Don’t see support as a negative shameful thing or a junior task

As long as things keep changing, there will always be problems.  (This next part is hard to put down in writing) If you aren’t writing bugs you aren’t writing software.  If you aren’t changing systems you aren’t working.  A support issue is not an insult, a bug is not a breakup.  Yes, you should make sure that you don’t write infinite loops, and yes you should make sure that you test the latest SQL Server upgrade before you install it in production at 10 am on the last day of the month.  But in most organizations there is a constant to and fro of creating new things and then fixing issues that crop up with them, so don’t pretend as if a problem is an anomaly.  True root cause and issue prevention are topics for another post, but don’t act surprised that software systems don’t always work as expected.

Confidence

In my home office I have a fortune cookie taped to one of my monitors that says: “You have the ability to analyze and solve any problem”, and over time I have started to believe it (by looking at it 27 times a minute).  The fact is that most people that are good at support are good because they believe that given enough time they could fix any issue.  ANY issue.  Given 20 years and enough coffee they could learn C/C++, reverse engineer SQL Server, learn about cross-platform multi-threading, and fix that bug.

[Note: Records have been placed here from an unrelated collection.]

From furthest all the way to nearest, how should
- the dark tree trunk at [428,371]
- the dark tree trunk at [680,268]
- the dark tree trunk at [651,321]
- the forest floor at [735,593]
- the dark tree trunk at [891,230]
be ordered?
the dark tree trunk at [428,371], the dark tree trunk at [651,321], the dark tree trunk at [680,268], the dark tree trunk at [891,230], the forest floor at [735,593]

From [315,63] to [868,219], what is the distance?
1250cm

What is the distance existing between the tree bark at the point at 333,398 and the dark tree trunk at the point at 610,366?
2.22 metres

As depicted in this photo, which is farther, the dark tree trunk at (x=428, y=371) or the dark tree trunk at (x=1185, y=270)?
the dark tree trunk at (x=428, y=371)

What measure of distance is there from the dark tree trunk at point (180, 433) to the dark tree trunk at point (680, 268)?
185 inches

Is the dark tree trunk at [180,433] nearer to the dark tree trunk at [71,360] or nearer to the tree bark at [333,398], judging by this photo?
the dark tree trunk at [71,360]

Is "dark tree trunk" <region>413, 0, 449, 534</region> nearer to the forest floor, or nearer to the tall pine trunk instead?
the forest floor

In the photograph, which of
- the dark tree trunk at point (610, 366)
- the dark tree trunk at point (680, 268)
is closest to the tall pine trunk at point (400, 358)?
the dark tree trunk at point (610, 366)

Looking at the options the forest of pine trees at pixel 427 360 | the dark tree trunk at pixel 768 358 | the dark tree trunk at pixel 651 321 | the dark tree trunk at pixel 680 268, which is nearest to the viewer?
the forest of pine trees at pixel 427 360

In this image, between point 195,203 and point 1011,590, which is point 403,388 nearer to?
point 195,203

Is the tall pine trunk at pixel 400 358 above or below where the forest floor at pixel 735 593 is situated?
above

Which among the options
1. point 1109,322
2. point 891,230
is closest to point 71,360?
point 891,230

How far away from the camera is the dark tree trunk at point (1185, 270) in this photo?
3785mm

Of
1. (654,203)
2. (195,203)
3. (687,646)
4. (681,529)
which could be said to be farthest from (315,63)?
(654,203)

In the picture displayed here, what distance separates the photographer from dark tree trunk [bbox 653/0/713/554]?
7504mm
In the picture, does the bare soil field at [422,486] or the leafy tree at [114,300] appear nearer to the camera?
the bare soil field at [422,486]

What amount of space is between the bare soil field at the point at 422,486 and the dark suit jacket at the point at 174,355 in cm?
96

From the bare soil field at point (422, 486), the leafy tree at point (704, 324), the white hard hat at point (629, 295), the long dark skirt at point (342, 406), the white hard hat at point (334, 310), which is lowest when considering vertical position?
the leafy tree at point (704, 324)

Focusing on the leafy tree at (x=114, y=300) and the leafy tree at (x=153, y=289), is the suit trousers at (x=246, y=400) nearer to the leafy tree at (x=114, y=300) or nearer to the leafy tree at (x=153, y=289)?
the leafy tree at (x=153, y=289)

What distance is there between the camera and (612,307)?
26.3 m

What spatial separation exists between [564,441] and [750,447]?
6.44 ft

The ability to not freak out and lose it

Something is broken but don’t be scared (its just moving electrons for the highest bidder).  The fact that someone is at your desk and not someone else’s is a good thing, don’t panic and freak out and yell things that you’ll regret later (Aside: yelling is always regretted – only thing I’ve not regretted yelling “OMG ITs MILEY”). Don’t blame people or come off as condescending; assume that they are your desk because they know you can fix it, not because they think you caused it.  Figuring out root cause and a long-term solution are separate things; as are fixing and blaming.  You are in charge of fixing for now, so just focus on that.  Besides, over time a calm person is going to be relied upon more while those freakout will only end up on reality shows.